El Setita terminó de preparar la impresora y la cargó con papel fotográfico. La activó y el aparato comenzó a producir más de un centenar de imágenes. Mientras tanto, Hesha se dedicó a fotografiar la escultura. Sobre todo, para dejar constancia de la obra, pero las líneas y la habilidad con la que habían sido creadas eran tan asombrosas que casi todas las fotos que sacó podrían calificarse de obras maestras de la composición.

Al cabo de un tiempo, dio por terminado el trabajo e imprimió también esas fotografías.

El Setita hojeó con cuidado las imágenes impresas de los sangrientos caracteres mientras la impresora procesaba la segunda carga de instantáneas. Parecía que todo había quedado registrado, pero se propuso conservar los archivos digitales de las fotografías.

Mientras las imágenes de la escultura se procesaban, Hesha observó a Ramona. Se sentía impresionado por la muchacha. Por la entereza demostrada. Por cómo no necesitaba ni deseaba alardear de lo que había venido a hacer. Había encontrado a su sire. Con vida. Y lo había matado. Lo había librado (y también a los demás) de un tormento interminable. Y, probablemente, había cargado ese sufrimiento sobre sus propios hombros.

Ramona se giró.

—Ya he terminado —acertó a decir Hesha.

Ramona echó un vistazo al astillado marco de carne y hueso, a cierta distancia de ella.

—Yo acabo de empezar —repuso, con voz tensa y atenazada por la emoción.

Hesha asintió con la cabeza.

Se apresuraron a salir de las cavernas. Cuando el piloto rojo de su radio le indicó que se había restablecido la conexión, Hesha llamó al helicóptero.

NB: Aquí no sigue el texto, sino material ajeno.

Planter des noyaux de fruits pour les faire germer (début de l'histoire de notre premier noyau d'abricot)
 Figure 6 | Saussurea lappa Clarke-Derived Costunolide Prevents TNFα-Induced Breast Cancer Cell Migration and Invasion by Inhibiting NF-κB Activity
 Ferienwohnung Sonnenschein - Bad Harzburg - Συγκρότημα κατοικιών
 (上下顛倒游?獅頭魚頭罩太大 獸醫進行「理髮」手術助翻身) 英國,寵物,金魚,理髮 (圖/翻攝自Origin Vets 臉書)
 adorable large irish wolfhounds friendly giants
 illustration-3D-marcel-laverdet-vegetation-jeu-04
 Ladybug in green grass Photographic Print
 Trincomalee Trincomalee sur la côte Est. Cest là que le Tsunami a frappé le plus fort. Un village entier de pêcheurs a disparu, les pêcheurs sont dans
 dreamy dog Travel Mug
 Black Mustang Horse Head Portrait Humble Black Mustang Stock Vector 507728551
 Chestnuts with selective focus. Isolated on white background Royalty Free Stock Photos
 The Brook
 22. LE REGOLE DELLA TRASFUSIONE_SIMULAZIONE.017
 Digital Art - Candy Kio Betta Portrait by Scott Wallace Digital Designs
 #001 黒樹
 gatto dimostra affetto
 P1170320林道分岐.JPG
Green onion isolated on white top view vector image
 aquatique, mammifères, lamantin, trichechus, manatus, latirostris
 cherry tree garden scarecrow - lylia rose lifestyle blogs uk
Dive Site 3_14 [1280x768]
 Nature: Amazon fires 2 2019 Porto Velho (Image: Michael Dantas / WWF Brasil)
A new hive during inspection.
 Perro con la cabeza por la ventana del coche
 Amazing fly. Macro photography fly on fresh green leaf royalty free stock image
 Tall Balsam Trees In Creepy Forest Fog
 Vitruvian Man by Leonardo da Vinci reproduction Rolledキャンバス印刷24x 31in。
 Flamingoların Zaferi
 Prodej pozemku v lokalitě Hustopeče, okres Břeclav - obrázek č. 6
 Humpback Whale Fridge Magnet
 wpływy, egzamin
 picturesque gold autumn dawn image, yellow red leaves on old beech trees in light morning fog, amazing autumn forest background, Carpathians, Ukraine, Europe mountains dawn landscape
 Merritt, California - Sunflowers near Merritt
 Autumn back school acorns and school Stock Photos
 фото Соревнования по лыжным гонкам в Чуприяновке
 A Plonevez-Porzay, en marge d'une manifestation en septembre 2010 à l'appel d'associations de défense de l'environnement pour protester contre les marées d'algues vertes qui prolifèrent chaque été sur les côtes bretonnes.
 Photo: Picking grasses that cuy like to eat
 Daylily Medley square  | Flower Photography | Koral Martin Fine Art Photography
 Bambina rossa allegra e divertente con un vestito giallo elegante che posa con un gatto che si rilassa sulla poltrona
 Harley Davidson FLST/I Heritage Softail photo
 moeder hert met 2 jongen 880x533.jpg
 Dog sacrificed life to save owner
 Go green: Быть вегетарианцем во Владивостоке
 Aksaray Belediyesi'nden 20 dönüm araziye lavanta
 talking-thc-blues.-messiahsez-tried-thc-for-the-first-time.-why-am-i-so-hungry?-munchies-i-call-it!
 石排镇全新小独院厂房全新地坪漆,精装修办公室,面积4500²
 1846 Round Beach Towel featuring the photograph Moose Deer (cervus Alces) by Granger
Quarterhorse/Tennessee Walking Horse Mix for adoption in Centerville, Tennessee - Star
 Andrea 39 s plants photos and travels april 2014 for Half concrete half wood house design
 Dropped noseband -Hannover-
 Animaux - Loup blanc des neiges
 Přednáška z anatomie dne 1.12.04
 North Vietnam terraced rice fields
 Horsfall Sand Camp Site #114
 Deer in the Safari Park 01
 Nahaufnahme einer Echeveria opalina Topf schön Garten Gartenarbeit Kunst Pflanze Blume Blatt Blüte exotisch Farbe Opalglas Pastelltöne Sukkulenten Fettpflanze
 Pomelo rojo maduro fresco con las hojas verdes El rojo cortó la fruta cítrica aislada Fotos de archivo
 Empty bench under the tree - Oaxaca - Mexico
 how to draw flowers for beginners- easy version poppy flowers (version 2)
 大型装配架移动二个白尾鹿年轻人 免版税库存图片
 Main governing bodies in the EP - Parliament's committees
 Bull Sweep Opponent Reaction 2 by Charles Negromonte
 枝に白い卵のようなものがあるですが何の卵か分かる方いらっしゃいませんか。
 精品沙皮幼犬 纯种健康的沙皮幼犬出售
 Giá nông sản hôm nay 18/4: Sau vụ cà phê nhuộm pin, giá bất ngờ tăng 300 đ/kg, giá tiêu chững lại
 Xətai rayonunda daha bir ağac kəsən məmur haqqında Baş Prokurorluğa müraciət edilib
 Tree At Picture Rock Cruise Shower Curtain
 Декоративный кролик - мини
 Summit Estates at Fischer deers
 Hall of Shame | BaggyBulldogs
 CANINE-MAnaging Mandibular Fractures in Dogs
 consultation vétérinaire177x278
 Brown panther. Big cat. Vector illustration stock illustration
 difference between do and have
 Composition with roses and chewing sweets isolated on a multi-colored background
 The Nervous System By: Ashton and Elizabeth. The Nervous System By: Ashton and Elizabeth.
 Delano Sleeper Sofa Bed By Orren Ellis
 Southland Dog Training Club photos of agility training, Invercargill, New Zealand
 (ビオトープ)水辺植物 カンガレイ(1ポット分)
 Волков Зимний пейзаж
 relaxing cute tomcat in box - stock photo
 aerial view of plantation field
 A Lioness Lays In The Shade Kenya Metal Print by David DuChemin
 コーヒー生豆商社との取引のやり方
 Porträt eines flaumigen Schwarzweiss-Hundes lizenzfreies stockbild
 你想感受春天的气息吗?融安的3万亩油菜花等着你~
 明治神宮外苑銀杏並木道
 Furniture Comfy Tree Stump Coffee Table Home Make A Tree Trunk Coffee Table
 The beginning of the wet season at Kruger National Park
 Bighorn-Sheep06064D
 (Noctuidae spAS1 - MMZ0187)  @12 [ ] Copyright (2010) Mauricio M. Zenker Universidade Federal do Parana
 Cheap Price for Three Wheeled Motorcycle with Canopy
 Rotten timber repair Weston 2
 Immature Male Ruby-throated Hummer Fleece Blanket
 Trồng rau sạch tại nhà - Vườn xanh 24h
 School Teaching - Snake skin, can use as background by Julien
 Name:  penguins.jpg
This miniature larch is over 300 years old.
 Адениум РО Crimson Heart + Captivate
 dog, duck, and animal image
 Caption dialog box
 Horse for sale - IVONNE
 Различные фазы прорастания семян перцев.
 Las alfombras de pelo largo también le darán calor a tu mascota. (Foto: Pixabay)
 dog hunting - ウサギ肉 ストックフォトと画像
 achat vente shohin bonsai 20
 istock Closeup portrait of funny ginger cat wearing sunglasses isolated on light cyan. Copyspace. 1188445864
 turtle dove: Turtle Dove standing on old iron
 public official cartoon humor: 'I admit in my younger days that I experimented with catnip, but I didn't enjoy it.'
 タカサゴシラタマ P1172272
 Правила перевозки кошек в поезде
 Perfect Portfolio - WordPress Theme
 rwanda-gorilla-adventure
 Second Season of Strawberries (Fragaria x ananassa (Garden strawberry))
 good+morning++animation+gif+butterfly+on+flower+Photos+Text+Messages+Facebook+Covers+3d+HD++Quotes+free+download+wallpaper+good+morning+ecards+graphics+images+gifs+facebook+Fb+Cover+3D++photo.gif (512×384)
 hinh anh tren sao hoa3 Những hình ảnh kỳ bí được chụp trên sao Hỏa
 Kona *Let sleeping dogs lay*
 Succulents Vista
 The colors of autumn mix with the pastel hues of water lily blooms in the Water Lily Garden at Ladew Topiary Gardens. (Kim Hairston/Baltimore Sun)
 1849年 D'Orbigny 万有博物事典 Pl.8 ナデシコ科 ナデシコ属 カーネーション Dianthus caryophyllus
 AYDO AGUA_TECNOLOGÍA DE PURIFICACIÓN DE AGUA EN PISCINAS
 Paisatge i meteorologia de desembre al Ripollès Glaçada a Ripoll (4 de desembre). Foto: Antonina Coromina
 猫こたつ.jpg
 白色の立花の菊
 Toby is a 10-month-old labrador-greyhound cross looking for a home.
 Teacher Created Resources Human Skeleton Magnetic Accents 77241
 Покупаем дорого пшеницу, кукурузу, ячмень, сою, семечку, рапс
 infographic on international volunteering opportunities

Minutos después, mientras el vehículo descendía del firmamento nocturno, Hesha se preguntó si debería regresar y borrar aquellas líneas escritas con sangre. Después de todo, apreciaba más sus posesiones cuando le pertenecían en exclusiva. En este caso, no obstante, desechó la idea. Se encaramó al helicóptero y se abrochó el cinturón de seguridad mientras le venía a la cabeza el propósito del Libro egipcio de los muertos. Se preguntó si este mensaje dictado con sangre cumpliría la misma función para Anatole.

Puede que la labor del profeta no hubiese terminado todavía.